- Colossians 3:13 (TLB)
You
may have heard about the “Let Them Theory,” or seen the phrase on popular
tattoos and T-shirts. "Let Them" is a mindset tool that encourages us
to accept what we can’t control, especially in how we react to situations. It’s
not about ignoring problems or people, but about acknowledging reality and
choosing to respond with self-control. The theory is about reclaiming your
power by focusing on what you can control—your own mindset and actions. Some
versions also include a complementary "Let Me," which emphasizes
focusing on your own choices and well-being, especially when you feel lonely or
when others aren’t reciprocating.
I’d
like to introduce another idea: “Forgive Them.” Forgiveness is difficult, but
scripture teaches that it’s something we must do. There are things I still
struggle to let go of because forgiveness feels impossible. Forgiving someone
for the hurt they caused doesn’t mean you have to be close to them again—some
people are toxic, and it’s okay not to keep them in your life. Some wounds are
deep, affecting us spiritually and emotionally.
I’d
like to think I’m a forgiving person, but I realize I may not be as forgiving
as I’d like to believe. I once heard a pastor say, “Forgiveness is when you no
longer wish ill against that person.” For some, I’m not sure I’m there yet;
some pain feels like a mountain to cross. True forgiveness means wanting good
for those who have hurt us.
I’ve
experienced this firsthand. I had a friend who, for reasons unknown, decided to
end our friendship. She avoids me, and it hurts. I’ve tried to talk to her, but
it’s uncomfortable. Another friend hurt me deeply, but instead of hiding, she
encourages open conversation as I work through forgiveness. It still hurts, but
the process is different.
Forgiveness
doesn’t mean you have to be close to those who hurt you again. Some people are
toxic, and it’s okay to keep your distance. Why is forgiveness so hard? Because
we’re not perfect. We need to forgive in order to heal, but it’s a challenge.
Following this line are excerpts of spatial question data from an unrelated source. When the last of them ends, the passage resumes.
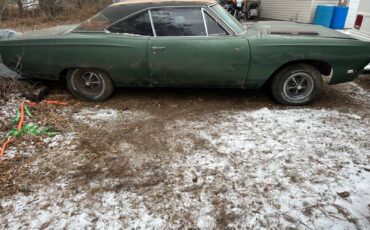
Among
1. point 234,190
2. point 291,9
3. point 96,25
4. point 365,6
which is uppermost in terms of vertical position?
point 365,6

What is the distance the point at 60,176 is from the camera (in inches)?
115

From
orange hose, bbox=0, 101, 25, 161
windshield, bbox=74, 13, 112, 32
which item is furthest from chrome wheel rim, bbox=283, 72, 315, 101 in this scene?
orange hose, bbox=0, 101, 25, 161

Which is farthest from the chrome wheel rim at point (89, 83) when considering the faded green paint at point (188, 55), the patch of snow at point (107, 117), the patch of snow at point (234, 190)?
the patch of snow at point (234, 190)

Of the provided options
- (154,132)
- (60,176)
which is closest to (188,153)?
(154,132)

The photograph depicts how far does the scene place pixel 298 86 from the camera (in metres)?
4.23

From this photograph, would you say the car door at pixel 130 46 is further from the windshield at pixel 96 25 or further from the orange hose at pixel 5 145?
the orange hose at pixel 5 145

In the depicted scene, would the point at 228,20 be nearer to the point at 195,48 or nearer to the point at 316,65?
the point at 195,48

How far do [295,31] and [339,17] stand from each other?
780 cm

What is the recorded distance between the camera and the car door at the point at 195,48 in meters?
3.96

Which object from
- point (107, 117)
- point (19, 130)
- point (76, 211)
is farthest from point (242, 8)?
point (76, 211)

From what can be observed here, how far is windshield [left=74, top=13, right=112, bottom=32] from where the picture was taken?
4203mm

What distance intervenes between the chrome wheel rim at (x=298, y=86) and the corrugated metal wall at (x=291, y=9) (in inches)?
323

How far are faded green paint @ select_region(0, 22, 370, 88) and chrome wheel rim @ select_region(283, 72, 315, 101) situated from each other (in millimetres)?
286

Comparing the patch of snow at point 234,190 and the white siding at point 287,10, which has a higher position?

I’ve been told I can hold a grudge, and unfortunately, that’s true.
How
should we respond to the pain of offense? If our identity is rooted in the love
God has for us, we can reflect the nature of the Holy Spirit to others.
Forgiveness isn’t about showing our own goodness, but about recognizing our
daily need for Jesus. Holding grudges means we’ve forgotten our own need for
mercy. Ask God for help—He will be there for you.